L’edizione 2025 è stata impreziosita dalla presenza dell’ospite speciale Francesco Messori, capitano della Nazionale Italiana Calcio Amputati e responsabile nazionale CSI per le attività paralimpiche. La sua partecipazione ha rappresentato uno dei momenti più significativi della manifestazione, portando una testimonianza concreta di come lo sport possa diventare leva di inclusione, resilienza e crescita personale.
La manifestazione è stata inaugurata con il rituale taglio del nastro sotto il Palazzo di Città dagli organizzatori Emiliano Sergio, Presidente di Cava Felix, e Giovanni Scarlino, alla presenza dell’Assessore comunale all’istruzione Lorena Iuliano, della Dirigente scolastica dell’IC Don Bosco Ester Senatore e del Presidente del Comitato Paralimpico Regionale Carmine Mellone.
Nel cuore della manifestazione, Francesco Messori è stato protagonista anche di un momento di confronto con i più giovani. Presso il Salone di rappresentanza del Comune, l’atleta è stato intervistato dagli alunni della scuola primaria dell’IC Don Bosco, sottolineando il valore del legame tra sport, obiettivi di vita e inclusione sociale. Un dialogo autentico che ha lasciato un segno profondo nei partecipanti.

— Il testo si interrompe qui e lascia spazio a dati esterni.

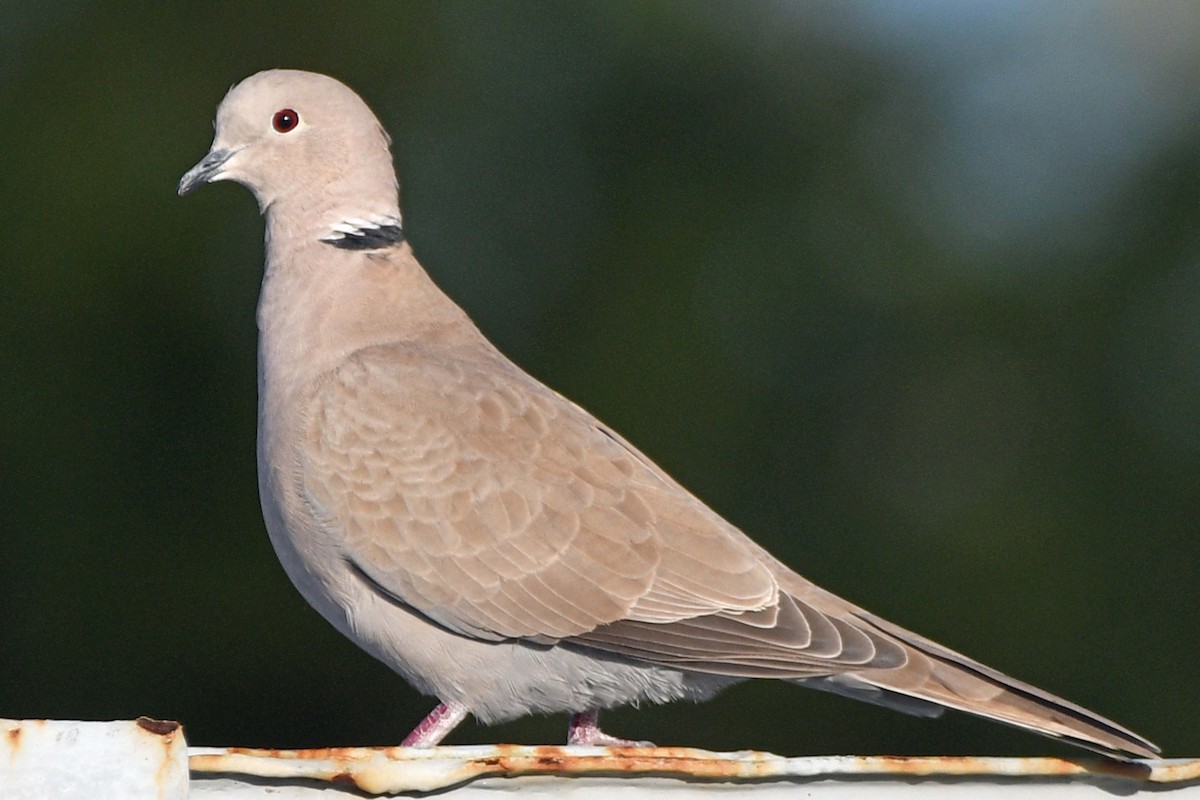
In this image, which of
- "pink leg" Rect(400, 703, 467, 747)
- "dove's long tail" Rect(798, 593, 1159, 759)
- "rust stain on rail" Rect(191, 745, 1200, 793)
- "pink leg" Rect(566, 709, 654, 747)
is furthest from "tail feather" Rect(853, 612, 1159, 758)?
"pink leg" Rect(400, 703, 467, 747)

«L’evento sportivo e sociale è la dimostrazione che con la passione, il lavoro e le sane relazioni si possono raggiungere grandi traguardi – ha affermato Emiliano Sergio – proprio come Messori ci ha dimostrato, rendendo lo sport uno straordinario strumento di inclusione e di abbattimento degli ostacoli fisici e mentali».
Il Cavathlon, con il patrocinio morale del Comune di Cava de’ Tirreni e del Comitato Paralimpico Regionale, ha visto susseguirsi esibizioni artistiche del gruppo Ballet Studio all’interno del grande gonfiabile sportivo polifunzionale ZEUS, un flash mob nell’ambito del progetto Flash Read sostenuto dalla Fondazione Comunità Salernitana e i “giochi di una volta” – come frisbee e trottole – curati da Moby Dick ETS all’interno di Sportability+ 2.0 della Provincia di Salerno, oltre a mini tornei di basket, calcio e pallavolo.

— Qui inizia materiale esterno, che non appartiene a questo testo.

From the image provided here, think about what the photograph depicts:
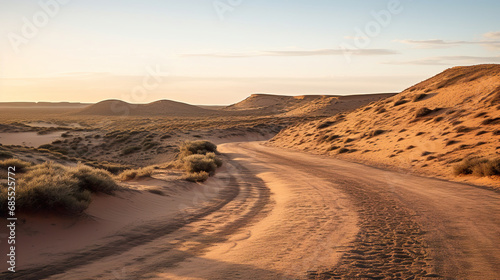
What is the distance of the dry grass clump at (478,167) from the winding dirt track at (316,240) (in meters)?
2.05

La realizzazione dell’evento è stata possibile grazie al contributo di importanti partnership locali. Accanto al main sponsor La Doria e a realtà come Ferrajoli Auto e Sportivi Insieme di Intesa Sanpaolo, un ruolo significativo è stato svolto dal Gruppo Exedra e da Lenus Media, che hanno sostenuto l’iniziativa rafforzandone la dimensione culturale, comunicativa e comunitaria.
Con questa ottava edizione, il Cavathlon conferma la propria identità di evento capace di unire sport, cultura e inclusione, trasformando lo spazio pubblico in un luogo di incontro e partecipazione. Una giornata che ha dimostrato come lo sport, quando è condiviso e aperto a tutti, diventi un potente strumento educativo e sociale, capace di lasciare un segno duraturo nella vita della comunità.